A few elements of the plan can be put in place quickly and without much difficulty:
- Presence of responsible managers in each CHSLD, Maison des aînés and Maison alternative
- Establishment of a long-term care accommodation advisory committee
- Optimization of medication use in CHSLDs, including deprescribing, which pilot projects have shown to be beneficial
- Implementation of the Quebec CHSLD Dental Care and Daily Oral Hygiene Program
On the other hand, labour shortages may impede implementation of the plan’s good principles, including the personalization of care, and services and support for residents’ loved ones.

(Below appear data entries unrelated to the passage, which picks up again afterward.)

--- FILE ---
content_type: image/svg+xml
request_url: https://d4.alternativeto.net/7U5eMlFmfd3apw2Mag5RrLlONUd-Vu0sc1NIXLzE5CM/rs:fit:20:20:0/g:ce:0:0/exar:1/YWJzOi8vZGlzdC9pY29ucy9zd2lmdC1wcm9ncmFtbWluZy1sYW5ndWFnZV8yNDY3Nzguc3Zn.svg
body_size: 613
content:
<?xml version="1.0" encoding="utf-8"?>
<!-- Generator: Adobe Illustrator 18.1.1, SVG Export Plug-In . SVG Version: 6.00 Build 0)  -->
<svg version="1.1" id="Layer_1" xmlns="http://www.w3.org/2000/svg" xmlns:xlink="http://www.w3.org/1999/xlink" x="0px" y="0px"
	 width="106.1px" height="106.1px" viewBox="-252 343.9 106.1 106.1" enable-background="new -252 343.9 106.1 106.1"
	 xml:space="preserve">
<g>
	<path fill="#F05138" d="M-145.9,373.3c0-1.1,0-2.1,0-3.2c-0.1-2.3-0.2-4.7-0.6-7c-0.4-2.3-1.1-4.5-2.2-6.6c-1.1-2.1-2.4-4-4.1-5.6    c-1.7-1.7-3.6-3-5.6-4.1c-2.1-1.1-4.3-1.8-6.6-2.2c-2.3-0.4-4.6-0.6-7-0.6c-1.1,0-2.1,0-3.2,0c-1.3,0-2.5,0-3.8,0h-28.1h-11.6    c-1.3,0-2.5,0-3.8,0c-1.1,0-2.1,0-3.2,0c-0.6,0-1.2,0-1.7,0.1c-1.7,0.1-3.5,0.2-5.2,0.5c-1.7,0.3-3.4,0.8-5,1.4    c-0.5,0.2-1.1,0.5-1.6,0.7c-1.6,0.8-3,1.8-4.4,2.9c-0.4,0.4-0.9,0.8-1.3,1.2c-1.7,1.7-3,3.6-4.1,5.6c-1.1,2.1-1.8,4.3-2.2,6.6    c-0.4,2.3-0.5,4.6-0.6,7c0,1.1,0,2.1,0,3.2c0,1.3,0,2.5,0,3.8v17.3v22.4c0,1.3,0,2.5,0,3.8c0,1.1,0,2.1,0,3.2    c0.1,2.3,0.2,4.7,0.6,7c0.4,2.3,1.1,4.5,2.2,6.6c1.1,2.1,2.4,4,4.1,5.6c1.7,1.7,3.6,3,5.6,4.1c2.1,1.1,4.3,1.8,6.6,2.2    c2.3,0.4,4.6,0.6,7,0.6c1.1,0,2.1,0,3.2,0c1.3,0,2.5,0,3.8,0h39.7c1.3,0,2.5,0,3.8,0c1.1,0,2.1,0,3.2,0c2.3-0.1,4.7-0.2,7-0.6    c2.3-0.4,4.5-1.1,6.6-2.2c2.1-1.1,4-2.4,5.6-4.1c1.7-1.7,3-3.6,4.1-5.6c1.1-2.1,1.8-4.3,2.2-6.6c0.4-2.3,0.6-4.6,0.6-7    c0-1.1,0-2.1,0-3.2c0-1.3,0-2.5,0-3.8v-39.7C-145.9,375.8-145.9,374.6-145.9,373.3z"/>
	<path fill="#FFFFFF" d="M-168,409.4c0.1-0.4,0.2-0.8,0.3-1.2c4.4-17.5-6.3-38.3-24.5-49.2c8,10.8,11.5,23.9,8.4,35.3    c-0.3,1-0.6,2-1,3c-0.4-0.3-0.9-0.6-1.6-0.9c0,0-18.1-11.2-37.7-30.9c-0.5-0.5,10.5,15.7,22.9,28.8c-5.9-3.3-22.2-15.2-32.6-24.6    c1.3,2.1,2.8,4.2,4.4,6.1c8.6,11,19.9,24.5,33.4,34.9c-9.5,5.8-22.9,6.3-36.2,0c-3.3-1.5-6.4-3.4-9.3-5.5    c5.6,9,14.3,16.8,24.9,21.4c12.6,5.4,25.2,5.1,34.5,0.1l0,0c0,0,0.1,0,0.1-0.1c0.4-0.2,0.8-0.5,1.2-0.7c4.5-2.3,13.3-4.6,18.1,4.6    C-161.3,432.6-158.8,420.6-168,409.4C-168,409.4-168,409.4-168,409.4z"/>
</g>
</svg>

Solving the labour problem
That is why this plan must be accompanied by robust measures to increase the workforce.
Broad decompartmentalization of the health care professions is essential. Professional associations must make accommodations to optimize and cross-train health care professionals without compromising patient safety.
One way to improve working conditions and staff retention would be to implement care ratios.
“There are ratios in daycare centres for educators, in airplanes for flight attendants, but none in the health care system,” notes Ms. Tassé-Goodman.
Last week, Réseau FADOQ, along with other groups and professional orders, launched a campaign to demand a law that would guarantee minimum safety ratios to ensure the safety and quality of care provided to all Quebecers.
By improving working conditions for caregivers and eliminating overtime, jobs in nursing homes will become more attractive to staff.